Speaking later to Mumbrella, Nelson said businesses are “projecting their neurosis onto people” in their belief the consumer has fundamentally changed.

“I think they are seeing their business model challenged and they are believing that is because people are doing fundamentally different things,” he said. “But they are just doing it through fundamentally different spaces. There is a case of almost needing to stop projecting your neurosis on to people.

“Consumer behaviour is constantly evolving, but this idea that the whole world has changed is one that isn’t particularly useful or helpful. I think we need to understand what has endured and how new technologies have allowed behaviours to evolve and grow.

“People have always wanted to connect, people have always wanted to share. The biggest change is that everything is a lot more joined up, but what people are doing is not fundamentally different.”

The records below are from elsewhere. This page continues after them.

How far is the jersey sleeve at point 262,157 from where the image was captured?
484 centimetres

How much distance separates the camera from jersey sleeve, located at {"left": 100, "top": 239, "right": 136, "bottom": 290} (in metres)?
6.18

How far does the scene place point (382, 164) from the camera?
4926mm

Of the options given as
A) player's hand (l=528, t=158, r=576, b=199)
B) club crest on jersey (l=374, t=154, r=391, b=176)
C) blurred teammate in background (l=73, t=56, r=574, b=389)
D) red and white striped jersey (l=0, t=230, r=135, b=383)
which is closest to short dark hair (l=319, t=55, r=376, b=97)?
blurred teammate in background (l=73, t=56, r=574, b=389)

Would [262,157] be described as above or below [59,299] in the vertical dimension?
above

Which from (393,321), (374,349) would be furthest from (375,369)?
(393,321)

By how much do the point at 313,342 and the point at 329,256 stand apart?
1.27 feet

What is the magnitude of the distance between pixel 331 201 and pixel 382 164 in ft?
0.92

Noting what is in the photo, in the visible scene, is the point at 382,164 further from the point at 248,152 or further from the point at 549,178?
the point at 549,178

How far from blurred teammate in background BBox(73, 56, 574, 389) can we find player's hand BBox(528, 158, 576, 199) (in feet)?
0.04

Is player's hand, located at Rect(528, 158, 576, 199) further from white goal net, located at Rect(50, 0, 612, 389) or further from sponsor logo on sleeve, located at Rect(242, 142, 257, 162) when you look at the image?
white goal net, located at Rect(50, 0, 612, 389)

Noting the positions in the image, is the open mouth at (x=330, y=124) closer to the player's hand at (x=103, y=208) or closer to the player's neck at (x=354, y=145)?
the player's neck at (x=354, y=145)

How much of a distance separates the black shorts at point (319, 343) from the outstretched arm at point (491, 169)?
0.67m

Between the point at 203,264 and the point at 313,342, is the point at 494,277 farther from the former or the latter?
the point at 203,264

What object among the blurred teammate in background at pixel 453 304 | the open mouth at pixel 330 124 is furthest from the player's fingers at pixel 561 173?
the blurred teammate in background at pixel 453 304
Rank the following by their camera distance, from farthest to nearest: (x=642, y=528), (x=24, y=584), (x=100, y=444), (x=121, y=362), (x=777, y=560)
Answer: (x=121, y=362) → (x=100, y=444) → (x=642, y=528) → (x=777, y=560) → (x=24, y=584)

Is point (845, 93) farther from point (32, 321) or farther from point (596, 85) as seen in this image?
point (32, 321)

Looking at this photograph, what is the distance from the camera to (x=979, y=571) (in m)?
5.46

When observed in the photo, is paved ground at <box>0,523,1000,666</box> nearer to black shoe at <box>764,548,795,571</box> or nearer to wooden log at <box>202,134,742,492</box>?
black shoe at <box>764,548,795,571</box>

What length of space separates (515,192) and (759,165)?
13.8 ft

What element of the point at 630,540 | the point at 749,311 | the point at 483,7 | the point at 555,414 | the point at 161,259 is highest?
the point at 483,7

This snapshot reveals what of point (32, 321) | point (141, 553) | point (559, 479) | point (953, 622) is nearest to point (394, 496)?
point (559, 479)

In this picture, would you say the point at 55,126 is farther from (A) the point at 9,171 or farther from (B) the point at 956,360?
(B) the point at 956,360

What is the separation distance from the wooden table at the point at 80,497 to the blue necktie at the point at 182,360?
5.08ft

Nelson, who recently located to Flamingo’s Singapore office from London, claimed businesses were effectively “lazy” and had become too comfortable repeating the “same models” of marketing.

Scott Teng

Scott Teng

“People developed a vested business interest in doing things the same way, whether that’s a traditional ad agency determined to keep making the 30-second spot because that’s where there margins are, or a newspaper determined to keep investing in its print edition because it bought that hardware to print it.”“Even 10, 15 and 20 years after you could see this coming, this change was a supertanker, a slow steady approach,” he said.

They are now being “caught out”, he added.

Teng added the problem is probably more acute in the west where businesses have already invested in “what are essentially outmoded ways of doing things”.

He said that will lead to a “greater resistance to change” while firms in Asia “are more nimble”.